Posts tagged “Christianity

Prayerpunk

I’ve titled this entry “Prayerpunk,” but it might have just as fairly been titled “Crosspunk.” Or I could have named it “Why Christian Fiction Needs To Tackle Certain Problems Before Chasing New Genres,” but that’s a little wordy. In a previous week, I mentioned that one of the biggest problems I see in aspiring steampunk authors is the mistake of writing a novel about steampunk, instead of writing a novel that is steampunk, or contains steampunkish elements. There is a tendency to slap a few airships, a dozen clockwork devices, and some goggles on something and call it good. That’s not how this thing called writing works.

Similarly, there’s a tendency in Christian circles to produce stuff that is about Christianity, or about prayer, rather than producing things that are inherently Christian or prayerful. Walk into any Christian book store, and you’re bound to find Christian breath mints, Christian writing utensils, prayer pillows, and cross necklaces. But a Christian breath mint doesn’t do anything additionally Christian when it freshens your breath. Prayer pillows really aren’t any more beneficial to your prayer life than regular pillows. Unless you know how to use them, prayer beads are going to make you into some kind of spiritual intercessory warrior. Christian marketing groups have sold us on the idea that slapping a cross or a pair or praying hands on something makes it worthy of the name “Christian.”

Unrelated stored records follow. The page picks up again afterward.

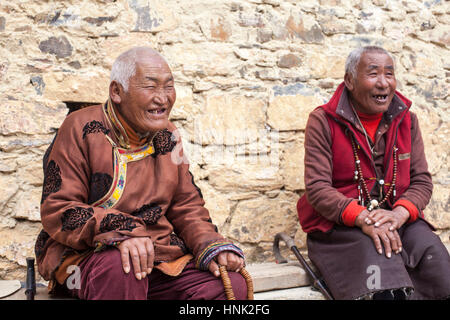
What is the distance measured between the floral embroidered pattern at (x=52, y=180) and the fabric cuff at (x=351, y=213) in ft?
4.91

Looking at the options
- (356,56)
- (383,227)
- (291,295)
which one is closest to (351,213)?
(383,227)

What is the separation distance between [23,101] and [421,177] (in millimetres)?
2394

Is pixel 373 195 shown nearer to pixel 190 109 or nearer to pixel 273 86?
pixel 273 86

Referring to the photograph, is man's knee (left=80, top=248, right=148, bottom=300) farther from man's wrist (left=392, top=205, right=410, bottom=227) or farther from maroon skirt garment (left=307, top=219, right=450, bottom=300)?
man's wrist (left=392, top=205, right=410, bottom=227)

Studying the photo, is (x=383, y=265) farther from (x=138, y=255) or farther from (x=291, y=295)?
(x=138, y=255)

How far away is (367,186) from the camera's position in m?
2.93

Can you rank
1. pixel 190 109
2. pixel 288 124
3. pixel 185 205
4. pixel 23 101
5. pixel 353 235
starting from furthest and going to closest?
pixel 288 124 < pixel 190 109 < pixel 23 101 < pixel 353 235 < pixel 185 205

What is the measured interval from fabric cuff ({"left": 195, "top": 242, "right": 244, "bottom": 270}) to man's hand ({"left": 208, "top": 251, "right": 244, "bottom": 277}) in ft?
0.07

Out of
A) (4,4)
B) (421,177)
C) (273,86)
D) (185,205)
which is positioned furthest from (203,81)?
(421,177)

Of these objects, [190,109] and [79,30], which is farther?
[190,109]

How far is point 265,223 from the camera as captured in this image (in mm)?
3406

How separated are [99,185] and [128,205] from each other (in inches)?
6.3

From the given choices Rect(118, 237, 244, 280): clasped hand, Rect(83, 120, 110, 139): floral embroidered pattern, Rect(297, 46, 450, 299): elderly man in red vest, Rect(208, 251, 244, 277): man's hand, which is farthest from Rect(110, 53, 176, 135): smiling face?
Rect(297, 46, 450, 299): elderly man in red vest

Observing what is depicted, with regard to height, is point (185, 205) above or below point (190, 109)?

It’s not a travesty or anything. Nobody’s going to Hell over it. It’s just a little hard to take seriously.

Let’s move on.

Steampunk is fun. It’s fun to write. Fun to read. Fun to role-play. And it’s catching on. Sooner or later, we’ll start seeing Christian steampunk, dieselpunk, atompunk, clockpunk, and punkpunk. Do you see where I’m going?

The people responsible for transforming Christianity into a philosophy of If-you-like-it-you-shoulda-put-a-cross-on-it will now be moving into a genre (or set of genres) that are already unusually susceptible to cultural veneering. Hmmm… that’s not a bad name. Maybe I should have gone with that.

So that’s the problem as I see it. We have two futures spread out before us. We can either go nuts, stamping crosses and cogs on mediocre manuscripts in an attempt to honor God, or we can these two examples of veneering to see our way out of committing it in either form.